**Zu erstellen:** Zitiere sämtliche folgenden Einträge wortgetreu, lass die Bilder dabei jedoch weg.

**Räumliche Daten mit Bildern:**
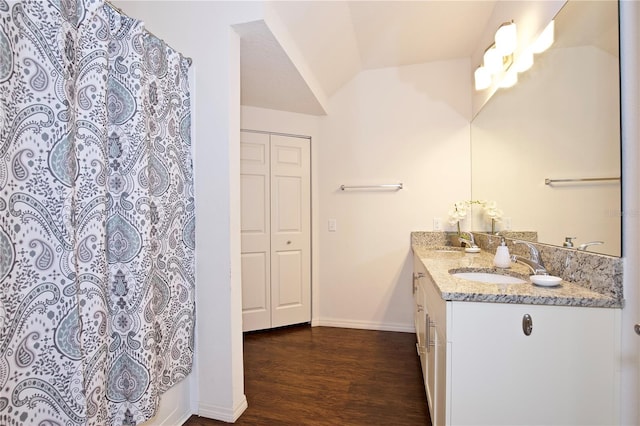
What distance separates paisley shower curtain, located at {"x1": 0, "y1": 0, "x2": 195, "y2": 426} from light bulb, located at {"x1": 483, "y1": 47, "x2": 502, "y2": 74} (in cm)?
192

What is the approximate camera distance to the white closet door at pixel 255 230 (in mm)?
2719

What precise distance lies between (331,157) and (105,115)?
6.86 ft

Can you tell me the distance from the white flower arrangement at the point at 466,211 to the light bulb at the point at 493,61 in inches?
36.1

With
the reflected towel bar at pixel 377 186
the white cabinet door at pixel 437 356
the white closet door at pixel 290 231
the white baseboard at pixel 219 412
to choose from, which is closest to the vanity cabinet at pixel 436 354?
the white cabinet door at pixel 437 356

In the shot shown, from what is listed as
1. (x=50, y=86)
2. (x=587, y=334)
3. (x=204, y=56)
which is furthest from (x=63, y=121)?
(x=587, y=334)

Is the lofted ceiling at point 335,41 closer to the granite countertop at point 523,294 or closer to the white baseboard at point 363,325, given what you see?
the granite countertop at point 523,294

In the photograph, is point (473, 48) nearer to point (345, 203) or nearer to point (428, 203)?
point (428, 203)

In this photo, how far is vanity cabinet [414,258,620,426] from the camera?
3.13ft

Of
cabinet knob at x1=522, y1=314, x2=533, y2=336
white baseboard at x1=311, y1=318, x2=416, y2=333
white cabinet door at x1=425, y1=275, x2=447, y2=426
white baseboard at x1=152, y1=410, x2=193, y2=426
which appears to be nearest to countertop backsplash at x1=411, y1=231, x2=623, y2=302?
cabinet knob at x1=522, y1=314, x2=533, y2=336

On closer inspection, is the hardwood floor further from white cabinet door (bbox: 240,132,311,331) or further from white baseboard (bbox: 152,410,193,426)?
white cabinet door (bbox: 240,132,311,331)

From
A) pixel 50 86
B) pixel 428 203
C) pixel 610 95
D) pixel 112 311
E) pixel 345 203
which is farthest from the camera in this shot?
pixel 345 203

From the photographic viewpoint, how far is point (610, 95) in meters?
1.02

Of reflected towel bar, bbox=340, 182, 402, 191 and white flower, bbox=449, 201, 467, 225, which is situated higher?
reflected towel bar, bbox=340, 182, 402, 191

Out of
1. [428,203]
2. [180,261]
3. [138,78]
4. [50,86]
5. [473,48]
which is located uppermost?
[473,48]
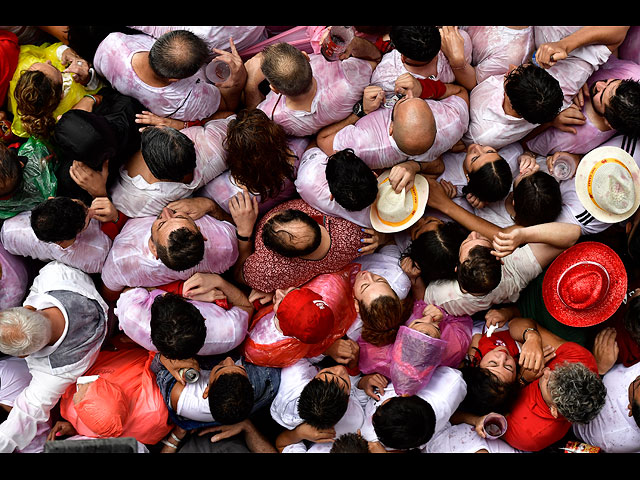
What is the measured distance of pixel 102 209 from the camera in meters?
3.83

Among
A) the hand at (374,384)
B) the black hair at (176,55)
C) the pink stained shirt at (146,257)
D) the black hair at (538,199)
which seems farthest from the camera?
the hand at (374,384)

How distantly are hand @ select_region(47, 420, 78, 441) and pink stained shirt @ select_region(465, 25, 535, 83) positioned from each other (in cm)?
362

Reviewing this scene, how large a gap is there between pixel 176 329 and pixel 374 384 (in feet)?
4.38

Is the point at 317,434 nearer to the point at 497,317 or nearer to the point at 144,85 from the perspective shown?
the point at 497,317

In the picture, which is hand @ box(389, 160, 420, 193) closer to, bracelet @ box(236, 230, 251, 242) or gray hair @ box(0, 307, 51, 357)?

**Endergebnis:**
What distance separates paisley shower curtain, located at {"x1": 0, "y1": 0, "x2": 195, "y2": 426} from light bulb, located at {"x1": 483, "y1": 47, "x2": 502, "y2": 74} (in cm)?
192

What is the approximate camera distance to the white closet door at pixel 255 230 (in mm)?
2719

What precise distance lies between (331,157) and (105,115)?
6.86 ft

Can you tell me the distance from the white flower arrangement at the point at 466,211 to the light bulb at the point at 493,61 in inches?
36.1

With
the reflected towel bar at pixel 377 186
the white cabinet door at pixel 437 356
the white closet door at pixel 290 231
the white baseboard at pixel 219 412
to choose from, which is closest to the vanity cabinet at pixel 436 354?
the white cabinet door at pixel 437 356

In the shot shown, from what is listed as
1. (x=50, y=86)
2. (x=587, y=334)
3. (x=204, y=56)
which is furthest from (x=63, y=121)?
(x=587, y=334)

Is the lofted ceiling at point 335,41 closer to the granite countertop at point 523,294 or closer to the white baseboard at point 363,325, given what you see?
the granite countertop at point 523,294

In the photograph, is point (473, 48) nearer to point (345, 203) or nearer to point (428, 203)?
point (428, 203)

In this photo, how far is vanity cabinet [414,258,620,426] from the camera?
3.13ft

Of
cabinet knob at x1=522, y1=314, x2=533, y2=336
white baseboard at x1=311, y1=318, x2=416, y2=333
white cabinet door at x1=425, y1=275, x2=447, y2=426
white baseboard at x1=152, y1=410, x2=193, y2=426
which appears to be nearest to countertop backsplash at x1=411, y1=231, x2=623, y2=302?
cabinet knob at x1=522, y1=314, x2=533, y2=336

On closer inspection, is the hardwood floor further from white cabinet door (bbox: 240,132,311,331) or further from white baseboard (bbox: 152,410,193,426)?
white cabinet door (bbox: 240,132,311,331)

From
A) pixel 50 86
B) pixel 428 203
C) pixel 610 95
D) pixel 112 311
E) pixel 345 203
which is farthest from the camera in this shot?
pixel 345 203

From the photographic viewpoint, how far is point (610, 95) in meters?
1.02

Of reflected towel bar, bbox=340, 182, 402, 191 and white flower, bbox=449, 201, 467, 225, which is situated higher?
reflected towel bar, bbox=340, 182, 402, 191

Out of
1. [428,203]
2. [180,261]
3. [138,78]
4. [50,86]
5. [473,48]
which is located uppermost?
[473,48]
What is the measured distance of pixel 102 209 from the camera in meters?
3.83

Among
A) the hand at (374,384)
B) the black hair at (176,55)
C) the pink stained shirt at (146,257)
D) the black hair at (538,199)
which seems farthest from the camera?
the hand at (374,384)

How distantly are hand @ select_region(47, 420, 78, 441) and pink stained shirt @ select_region(465, 25, 535, 83) positioned from each other (in cm)?
362

Reviewing this scene, how large a gap is there between pixel 176 329 and pixel 374 384 (in feet)?
4.38

Is the point at 317,434 nearer to the point at 497,317 or nearer to the point at 144,85 from the perspective shown?
the point at 497,317

In the picture, which is hand @ box(389, 160, 420, 193) closer to, bracelet @ box(236, 230, 251, 242) or gray hair @ box(0, 307, 51, 357)?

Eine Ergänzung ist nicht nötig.